Liberal candidate for Warringah Katherine Deves (Image: AAP/Mick Tsikas)
Liberal candidate for Warringah Katherine Deves (Image: AAP/Mick Tsikas)

If you’re being generous, you could say that at least part of Scott Morrison’s rumoured electoral strategy for the Liberal Party went to plan. 

Last week, Nine’s Niki Savva reported that senior Liberals also believed what many had suspected: Morrison’s full-throated support of transphobic candidate Katherine Deves was more than just a stubborn belief in his own captain’s pick. They feared that he was leaning into a culture war over trans Australians that would trade losing inner-city seats for picking up electorates in the outer suburbs. 

Well, Morrison got at least half of what he wanted. The Liberals gave up those inner-city seats. But they didn’t make up the ground with outer-suburban seats from Western Sydney or the Hunter. 

The performance of the NSW Liberals is an indictment of Morrison’s handpicked candidates and strategy. The NSW Liberals were unable to pick up anything in the House of Representatives and instead lost across the board (although it does look like the party will still pick up three Senate seats). 

After tens of thousands of words were written about Deves, the result was the most obvious one. A candidate in a socially progressive seat, who had weeks of coverage about her abhorrent, disgusting views on a marginalised group, lost with a swing of 5% away from her party. 

If you zoom out a little bit more, a young, professional working mother who — if you ignore her views on trans people (a big “if”, but indulge this) — was a fairly moderate candidate went backwards from Tony Abbott, a social conservative who was ill-suited to a modern Warringah. 

Morrison’s promotion of Deves’ obsession with trans people appears to have backfired. The early results show that a confected moral panic around trans women in sport does not resonate with most voters, confirming prior polling that said as much. Australian conservatism’s dabbling in the anti-trans politics that has become increasingly popular with its US and UK counterparts has not paid off — at least for now. 

It’s not all silver linings.

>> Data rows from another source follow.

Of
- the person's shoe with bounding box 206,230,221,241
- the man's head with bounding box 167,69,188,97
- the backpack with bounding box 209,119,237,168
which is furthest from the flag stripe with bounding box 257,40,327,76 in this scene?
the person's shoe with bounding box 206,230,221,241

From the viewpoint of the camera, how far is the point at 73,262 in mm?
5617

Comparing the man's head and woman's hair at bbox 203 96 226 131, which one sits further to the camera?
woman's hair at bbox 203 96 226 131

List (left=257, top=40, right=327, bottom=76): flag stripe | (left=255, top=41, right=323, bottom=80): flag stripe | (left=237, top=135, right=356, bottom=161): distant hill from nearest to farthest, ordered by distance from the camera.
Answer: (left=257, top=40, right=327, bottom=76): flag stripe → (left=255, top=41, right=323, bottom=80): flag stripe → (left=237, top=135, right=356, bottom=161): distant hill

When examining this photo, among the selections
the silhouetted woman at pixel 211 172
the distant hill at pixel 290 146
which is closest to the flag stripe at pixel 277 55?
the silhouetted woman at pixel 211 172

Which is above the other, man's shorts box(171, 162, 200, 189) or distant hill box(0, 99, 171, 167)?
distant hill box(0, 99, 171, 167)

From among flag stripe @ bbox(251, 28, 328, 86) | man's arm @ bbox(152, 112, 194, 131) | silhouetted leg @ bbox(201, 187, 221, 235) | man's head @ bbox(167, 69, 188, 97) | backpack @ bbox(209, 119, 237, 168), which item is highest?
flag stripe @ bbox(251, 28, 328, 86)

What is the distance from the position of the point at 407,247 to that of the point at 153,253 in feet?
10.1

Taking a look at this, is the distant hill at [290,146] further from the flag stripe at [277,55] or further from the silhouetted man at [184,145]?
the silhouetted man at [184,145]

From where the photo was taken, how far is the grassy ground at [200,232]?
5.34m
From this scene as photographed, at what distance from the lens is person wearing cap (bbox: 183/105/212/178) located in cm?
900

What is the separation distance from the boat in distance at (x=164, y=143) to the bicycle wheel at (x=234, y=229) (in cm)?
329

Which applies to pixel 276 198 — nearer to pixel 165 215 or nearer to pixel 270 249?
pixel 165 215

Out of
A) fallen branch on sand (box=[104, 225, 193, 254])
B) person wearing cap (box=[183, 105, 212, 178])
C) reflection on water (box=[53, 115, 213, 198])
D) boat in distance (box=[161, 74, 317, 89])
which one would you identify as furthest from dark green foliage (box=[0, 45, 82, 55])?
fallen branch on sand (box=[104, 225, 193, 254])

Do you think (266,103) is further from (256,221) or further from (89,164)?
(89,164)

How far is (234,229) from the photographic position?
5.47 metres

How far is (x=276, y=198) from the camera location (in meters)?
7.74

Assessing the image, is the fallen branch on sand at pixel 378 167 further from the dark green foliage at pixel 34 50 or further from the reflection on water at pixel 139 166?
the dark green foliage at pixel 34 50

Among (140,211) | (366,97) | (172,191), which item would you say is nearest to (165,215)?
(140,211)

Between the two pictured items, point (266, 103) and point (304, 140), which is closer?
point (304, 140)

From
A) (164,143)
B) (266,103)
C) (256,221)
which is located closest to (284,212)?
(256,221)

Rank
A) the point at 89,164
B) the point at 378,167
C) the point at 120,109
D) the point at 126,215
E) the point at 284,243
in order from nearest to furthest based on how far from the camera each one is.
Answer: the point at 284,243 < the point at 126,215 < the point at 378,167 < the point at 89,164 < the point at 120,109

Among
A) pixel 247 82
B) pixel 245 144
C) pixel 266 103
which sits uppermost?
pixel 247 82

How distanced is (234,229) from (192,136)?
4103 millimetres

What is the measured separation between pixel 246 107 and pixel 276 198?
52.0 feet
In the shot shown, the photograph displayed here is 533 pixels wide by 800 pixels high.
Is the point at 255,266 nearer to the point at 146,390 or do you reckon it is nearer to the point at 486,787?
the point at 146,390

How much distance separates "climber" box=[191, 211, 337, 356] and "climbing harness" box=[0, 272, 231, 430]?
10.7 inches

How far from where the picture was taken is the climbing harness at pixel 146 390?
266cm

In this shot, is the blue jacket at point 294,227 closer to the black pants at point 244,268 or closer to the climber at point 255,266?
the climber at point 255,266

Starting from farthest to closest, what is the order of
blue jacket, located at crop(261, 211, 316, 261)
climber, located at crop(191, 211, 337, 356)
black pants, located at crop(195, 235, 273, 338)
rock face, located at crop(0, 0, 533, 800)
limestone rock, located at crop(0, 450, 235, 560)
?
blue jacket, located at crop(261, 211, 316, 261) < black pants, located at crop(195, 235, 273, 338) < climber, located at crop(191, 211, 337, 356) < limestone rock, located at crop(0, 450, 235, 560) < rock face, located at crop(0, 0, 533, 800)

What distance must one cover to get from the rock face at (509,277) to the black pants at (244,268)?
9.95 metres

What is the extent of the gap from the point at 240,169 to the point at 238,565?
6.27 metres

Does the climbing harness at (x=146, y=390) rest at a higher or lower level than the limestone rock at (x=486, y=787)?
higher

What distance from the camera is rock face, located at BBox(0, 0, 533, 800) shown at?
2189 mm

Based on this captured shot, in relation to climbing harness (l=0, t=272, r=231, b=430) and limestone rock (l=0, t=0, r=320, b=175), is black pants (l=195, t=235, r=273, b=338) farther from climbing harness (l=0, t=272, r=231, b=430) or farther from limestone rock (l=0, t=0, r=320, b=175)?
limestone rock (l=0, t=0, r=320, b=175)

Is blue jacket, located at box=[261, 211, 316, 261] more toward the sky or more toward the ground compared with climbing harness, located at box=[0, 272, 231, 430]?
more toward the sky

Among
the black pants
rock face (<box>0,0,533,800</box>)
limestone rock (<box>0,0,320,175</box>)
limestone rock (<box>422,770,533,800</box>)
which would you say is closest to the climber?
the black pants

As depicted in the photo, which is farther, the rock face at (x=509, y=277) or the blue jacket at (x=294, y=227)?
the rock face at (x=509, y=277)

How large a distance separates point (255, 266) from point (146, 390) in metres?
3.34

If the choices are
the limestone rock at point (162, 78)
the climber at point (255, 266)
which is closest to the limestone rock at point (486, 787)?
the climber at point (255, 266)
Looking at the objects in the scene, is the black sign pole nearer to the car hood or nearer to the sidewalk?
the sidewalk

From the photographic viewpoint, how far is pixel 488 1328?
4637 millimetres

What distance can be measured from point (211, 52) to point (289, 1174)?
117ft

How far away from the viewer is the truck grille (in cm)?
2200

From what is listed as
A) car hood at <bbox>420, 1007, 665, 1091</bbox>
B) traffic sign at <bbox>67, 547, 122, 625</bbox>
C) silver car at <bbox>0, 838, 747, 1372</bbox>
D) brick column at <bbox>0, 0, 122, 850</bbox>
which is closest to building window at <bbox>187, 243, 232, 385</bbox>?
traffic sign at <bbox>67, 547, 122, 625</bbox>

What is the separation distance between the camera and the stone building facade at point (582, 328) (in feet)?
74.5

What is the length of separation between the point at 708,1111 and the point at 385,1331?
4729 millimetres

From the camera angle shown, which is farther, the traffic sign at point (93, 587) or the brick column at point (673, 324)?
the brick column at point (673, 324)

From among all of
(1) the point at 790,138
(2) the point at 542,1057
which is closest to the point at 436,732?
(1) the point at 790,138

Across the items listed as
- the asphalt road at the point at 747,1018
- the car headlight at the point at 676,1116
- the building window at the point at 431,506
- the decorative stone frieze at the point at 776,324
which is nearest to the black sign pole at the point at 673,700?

Deves’ candidacy has undeniably elevated the issue. It found currency in some corners of the media, particularly in News Corp stables. Trans Australians have seen some of the country’s most powerful people and a third of voters in Warringah support a candidate who called them mutilated, sex offenders. This has a real impact. Calls to the national LGBTIQA+ helpline QLife spiked during Deves’ campaign

Beyond being political losers, Scott Morrison’s and Katherine Deves’ legacies will be their cruelty. Their defeat will be of little comfort to the vulnerable Australians who they hurt.